Membangun Indonesia dan Diplomasi Dunia
Selain memimpin pemerintahan, Soekarno dikenal memiliki perhatian besar terhadap pembangunan nasional. Berbekal latar belakang sebagai arsitek, ia turut menggagas sejumlah bangunan monumental seperti Monumen Nasional (Monas), Masjid Istiqlal, Hotel Indonesia, Wisma Nusantara, Gedung Conefo, Tugu Selamat Datang, hingga Patung Dirgantara.
Di tingkat internasional, Soekarno menjadi salah satu tokoh penting Konferensi Asia Afrika 1955 di Bandung yang melahirkan Dasasila Bandung. Bersama sejumlah pemimpin dunia, ia juga ikut menggagas Gerakan Non-Blok sebagai bentuk politik luar negeri bebas aktif.

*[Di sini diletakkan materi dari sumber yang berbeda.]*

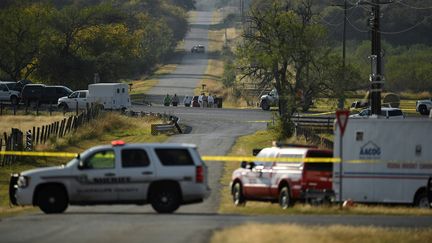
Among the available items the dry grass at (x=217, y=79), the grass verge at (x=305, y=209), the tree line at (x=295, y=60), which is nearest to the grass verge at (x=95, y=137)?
the tree line at (x=295, y=60)

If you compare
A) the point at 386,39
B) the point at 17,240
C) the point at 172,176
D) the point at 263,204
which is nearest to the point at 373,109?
the point at 263,204

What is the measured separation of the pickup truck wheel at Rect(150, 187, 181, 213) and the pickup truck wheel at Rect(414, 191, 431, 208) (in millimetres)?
7777

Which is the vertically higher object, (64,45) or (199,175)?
(64,45)

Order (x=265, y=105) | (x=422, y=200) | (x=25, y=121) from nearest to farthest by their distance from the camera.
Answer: (x=422, y=200) < (x=25, y=121) < (x=265, y=105)

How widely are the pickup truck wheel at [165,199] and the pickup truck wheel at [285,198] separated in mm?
4514

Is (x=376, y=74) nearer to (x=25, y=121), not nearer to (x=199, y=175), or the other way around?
(x=199, y=175)

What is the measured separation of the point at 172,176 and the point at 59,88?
5447 centimetres

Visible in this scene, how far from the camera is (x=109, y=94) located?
7331cm

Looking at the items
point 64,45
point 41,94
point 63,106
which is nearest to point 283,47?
point 63,106

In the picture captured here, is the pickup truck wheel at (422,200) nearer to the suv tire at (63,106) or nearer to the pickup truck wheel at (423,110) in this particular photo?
the pickup truck wheel at (423,110)

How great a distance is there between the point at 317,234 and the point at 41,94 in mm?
59542

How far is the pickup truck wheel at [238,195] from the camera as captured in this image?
30.5 m

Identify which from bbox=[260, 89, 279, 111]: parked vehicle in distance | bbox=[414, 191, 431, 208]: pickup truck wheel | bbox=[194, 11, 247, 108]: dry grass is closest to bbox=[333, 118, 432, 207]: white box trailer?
bbox=[414, 191, 431, 208]: pickup truck wheel

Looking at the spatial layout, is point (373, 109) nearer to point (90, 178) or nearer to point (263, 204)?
point (263, 204)
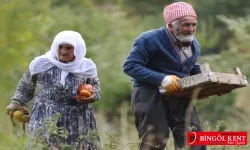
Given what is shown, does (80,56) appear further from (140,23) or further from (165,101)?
(140,23)

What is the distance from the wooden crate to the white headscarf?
74 centimetres

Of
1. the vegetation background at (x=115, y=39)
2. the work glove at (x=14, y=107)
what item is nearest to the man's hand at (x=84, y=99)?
the work glove at (x=14, y=107)

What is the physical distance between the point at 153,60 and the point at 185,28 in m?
0.38

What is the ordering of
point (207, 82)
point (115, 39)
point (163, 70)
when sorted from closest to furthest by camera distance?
point (207, 82), point (163, 70), point (115, 39)

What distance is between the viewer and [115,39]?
19.2 metres

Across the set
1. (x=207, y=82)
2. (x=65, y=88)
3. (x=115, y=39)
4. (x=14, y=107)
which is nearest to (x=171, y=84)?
(x=207, y=82)

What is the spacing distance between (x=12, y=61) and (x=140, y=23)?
9311 mm

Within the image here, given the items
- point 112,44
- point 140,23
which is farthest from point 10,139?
point 140,23

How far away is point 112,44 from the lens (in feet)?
61.2

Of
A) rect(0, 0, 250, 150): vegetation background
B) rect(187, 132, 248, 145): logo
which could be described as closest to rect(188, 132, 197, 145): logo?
rect(187, 132, 248, 145): logo

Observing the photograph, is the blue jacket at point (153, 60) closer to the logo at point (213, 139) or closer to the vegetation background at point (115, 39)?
the logo at point (213, 139)

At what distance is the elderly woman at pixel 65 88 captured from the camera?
8773 millimetres

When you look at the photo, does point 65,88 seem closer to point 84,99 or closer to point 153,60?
point 84,99

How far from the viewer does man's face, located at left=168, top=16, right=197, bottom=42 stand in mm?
8648
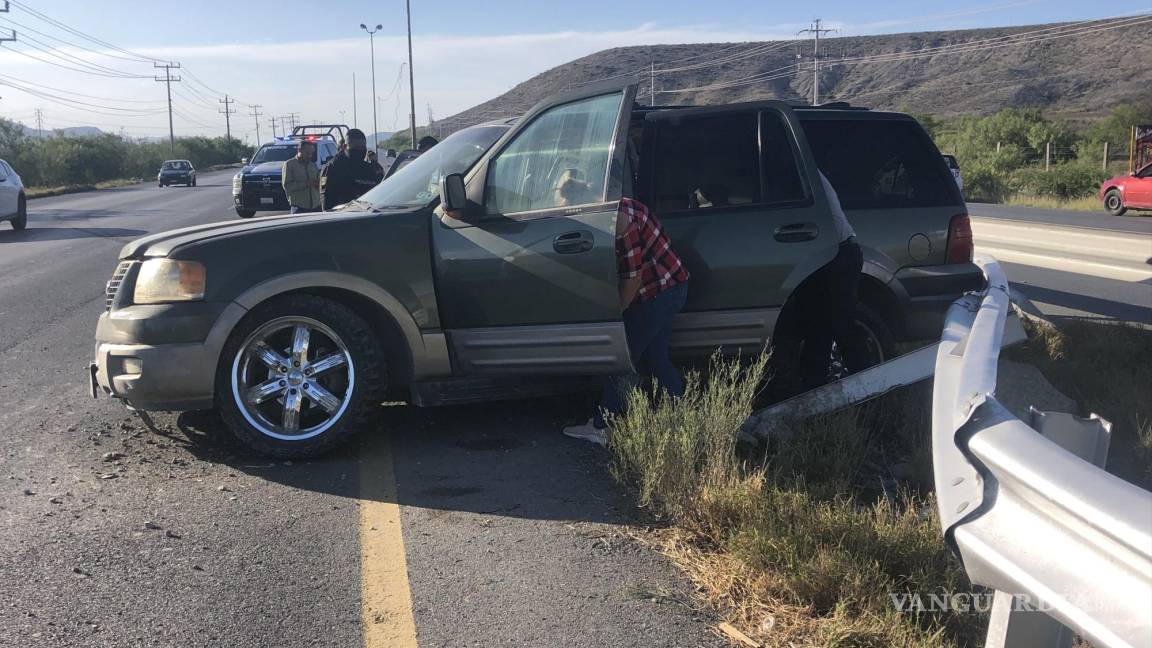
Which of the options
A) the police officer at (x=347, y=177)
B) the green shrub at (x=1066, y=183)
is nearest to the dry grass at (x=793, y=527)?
the police officer at (x=347, y=177)

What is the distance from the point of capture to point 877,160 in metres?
6.38

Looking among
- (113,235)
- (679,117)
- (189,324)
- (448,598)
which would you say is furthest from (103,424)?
(113,235)

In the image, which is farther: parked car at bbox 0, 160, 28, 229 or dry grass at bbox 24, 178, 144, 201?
dry grass at bbox 24, 178, 144, 201

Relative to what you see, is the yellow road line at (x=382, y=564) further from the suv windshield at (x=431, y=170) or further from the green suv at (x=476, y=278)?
the suv windshield at (x=431, y=170)

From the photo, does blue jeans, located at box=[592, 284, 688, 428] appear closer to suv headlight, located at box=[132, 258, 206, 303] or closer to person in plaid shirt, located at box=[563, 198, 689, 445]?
person in plaid shirt, located at box=[563, 198, 689, 445]

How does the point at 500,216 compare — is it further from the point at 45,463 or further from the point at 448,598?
the point at 45,463

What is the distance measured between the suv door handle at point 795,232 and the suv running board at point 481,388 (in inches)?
53.5

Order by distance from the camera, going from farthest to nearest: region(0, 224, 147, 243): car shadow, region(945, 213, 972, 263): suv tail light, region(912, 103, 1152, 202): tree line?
region(912, 103, 1152, 202): tree line, region(0, 224, 147, 243): car shadow, region(945, 213, 972, 263): suv tail light

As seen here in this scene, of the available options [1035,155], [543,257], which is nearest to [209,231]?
[543,257]

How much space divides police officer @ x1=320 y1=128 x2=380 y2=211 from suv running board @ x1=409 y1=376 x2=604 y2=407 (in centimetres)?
605

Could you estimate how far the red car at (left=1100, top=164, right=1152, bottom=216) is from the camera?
85.9 ft

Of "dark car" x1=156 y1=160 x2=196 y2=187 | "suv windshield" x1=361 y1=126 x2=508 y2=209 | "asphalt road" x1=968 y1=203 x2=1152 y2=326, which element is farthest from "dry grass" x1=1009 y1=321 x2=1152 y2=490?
"dark car" x1=156 y1=160 x2=196 y2=187

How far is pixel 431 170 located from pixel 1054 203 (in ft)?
103

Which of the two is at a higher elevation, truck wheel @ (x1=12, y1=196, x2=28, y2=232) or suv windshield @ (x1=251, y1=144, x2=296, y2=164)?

Akhir Masa Jabatan dan Warisan Sejarah
Setelah pergolakan politik pada pertengahan 1960-an, kekuasaan Soekarno berangsur beralih kepada Soeharto. Pada Februari 1967, Soekarno menandatangani penyerahan kekuasaan, sementara MPRS kemudian mencabut mandatnya sebagai presiden.
Kondisi kesehatannya terus menurun akibat gangguan ginjal hingga akhirnya wafat pada 21 Juni 1970 di RSPAD Gatot Subroto, Jakarta.
Meski perjalanan politiknya menyisakan berbagai perdebatan, Soekarno tetap dikenang sebagai Bapak Bangsa yang memimpin Indonesia menuju kemerdekaan sekaligus memperkenalkan nama Indonesia di panggung internasional.